Despite the pre-emptive monetary and fiscal steps having helped to some extent in containing them, the underlying inflationary pressures remain in the Indian economy, the Reserve Bank of India (RBI).
On 31 January the apex bank meets to for a quarterly review of the annual credit policy.
In its quarterly review of macroeconomic and monetary developments, RBI said that consumer price inflation remained at higher levels, largely reflecting the impact of food prices.
The bank's report said, "Pre-emptive monetary and fiscal measures along with the moderation in fuel prices could have helped to some extent in containing inflationary expectations, although underlying inflationary pressures remain."
The report also said that economic growth was likely to remain robust during the last quarter of FY2006-07, after having grown at an annual 9.1 per cent. In the last three year's the economy has grown at an average of 8 per cent.

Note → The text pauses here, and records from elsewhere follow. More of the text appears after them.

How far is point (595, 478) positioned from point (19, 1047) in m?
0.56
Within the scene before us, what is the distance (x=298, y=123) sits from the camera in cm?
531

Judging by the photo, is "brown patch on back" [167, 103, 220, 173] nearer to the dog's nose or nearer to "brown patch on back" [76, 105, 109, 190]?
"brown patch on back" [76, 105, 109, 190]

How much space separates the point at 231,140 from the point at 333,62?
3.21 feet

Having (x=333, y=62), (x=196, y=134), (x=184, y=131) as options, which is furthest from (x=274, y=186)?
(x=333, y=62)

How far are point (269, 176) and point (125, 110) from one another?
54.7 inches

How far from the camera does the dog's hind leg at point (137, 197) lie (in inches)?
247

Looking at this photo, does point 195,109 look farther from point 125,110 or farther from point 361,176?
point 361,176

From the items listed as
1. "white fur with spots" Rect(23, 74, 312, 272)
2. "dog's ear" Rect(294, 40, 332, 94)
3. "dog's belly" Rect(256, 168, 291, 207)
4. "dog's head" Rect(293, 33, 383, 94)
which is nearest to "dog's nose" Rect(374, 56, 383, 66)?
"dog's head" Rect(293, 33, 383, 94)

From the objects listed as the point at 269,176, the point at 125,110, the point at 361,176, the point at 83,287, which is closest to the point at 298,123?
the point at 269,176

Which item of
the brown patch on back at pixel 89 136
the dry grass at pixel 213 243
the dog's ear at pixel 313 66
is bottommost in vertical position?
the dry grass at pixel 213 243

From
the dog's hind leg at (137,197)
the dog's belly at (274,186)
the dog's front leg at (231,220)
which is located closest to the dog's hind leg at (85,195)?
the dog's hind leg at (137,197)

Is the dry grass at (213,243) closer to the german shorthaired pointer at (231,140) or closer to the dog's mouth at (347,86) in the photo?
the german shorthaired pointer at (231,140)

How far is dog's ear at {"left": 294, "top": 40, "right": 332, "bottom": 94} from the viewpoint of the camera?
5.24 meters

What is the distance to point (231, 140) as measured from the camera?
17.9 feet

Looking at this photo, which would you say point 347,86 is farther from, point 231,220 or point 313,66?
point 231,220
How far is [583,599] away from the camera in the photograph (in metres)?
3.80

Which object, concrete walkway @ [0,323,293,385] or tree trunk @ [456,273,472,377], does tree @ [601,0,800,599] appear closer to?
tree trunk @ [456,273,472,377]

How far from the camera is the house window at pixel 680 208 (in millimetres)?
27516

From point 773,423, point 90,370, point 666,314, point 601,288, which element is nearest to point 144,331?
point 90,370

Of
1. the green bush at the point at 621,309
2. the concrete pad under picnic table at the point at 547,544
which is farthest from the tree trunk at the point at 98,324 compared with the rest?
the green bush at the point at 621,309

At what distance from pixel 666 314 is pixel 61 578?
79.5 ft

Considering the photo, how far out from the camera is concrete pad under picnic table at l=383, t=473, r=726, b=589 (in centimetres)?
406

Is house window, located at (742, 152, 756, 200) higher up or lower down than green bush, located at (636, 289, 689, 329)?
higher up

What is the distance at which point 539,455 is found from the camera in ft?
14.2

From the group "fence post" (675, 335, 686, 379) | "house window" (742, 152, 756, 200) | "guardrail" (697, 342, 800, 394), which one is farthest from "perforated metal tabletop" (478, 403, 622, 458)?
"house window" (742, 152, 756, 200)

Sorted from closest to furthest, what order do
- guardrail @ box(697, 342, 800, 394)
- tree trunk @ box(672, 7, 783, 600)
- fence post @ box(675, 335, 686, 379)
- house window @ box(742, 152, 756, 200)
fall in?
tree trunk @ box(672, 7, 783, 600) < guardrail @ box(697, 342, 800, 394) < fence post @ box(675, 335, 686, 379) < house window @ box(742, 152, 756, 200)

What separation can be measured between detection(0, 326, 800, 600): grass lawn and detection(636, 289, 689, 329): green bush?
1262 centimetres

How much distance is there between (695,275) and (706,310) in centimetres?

In the week ended 6 January, inflation (wholesale price index) was at a two-year high 6.12 per cent, which declined to 5.95 per cent the following week. RBI estimate of the inflation march at the end of March is 5.0-5.50 per cent.
The consumer price index (CPI) has risen faster than the WPI since November 2005, reflecting a demand-supply mismatch in food articles, and their higher weighting in the CPI.
The central bank said the rapid pace of expansion in the economy had added to inflation pressures, implying that consumers had more purchasing power to spend on food items but, without a matching growth in the production of food articles.
The RBI report says that the annual rise in the CPI for industrial workers was 6.3 per cent in November, while the annual CPI rise in December was 6.9 per cent for urban non-manual employees, 8.9 per cent for agricultural labourers and 8.3 per cent for rural labourers.
The annual growth in bank credit currently is about 30 per cent and money supply is rising at an annual 20 per cent, above RBI's target of 15 per cent.
The review said the combined deficit of state government and the centre was expected to decline by between 0.7 per cent and 0.9 per cent of GDP in 2006-07 with the increase in tax revenues and targeted development spending.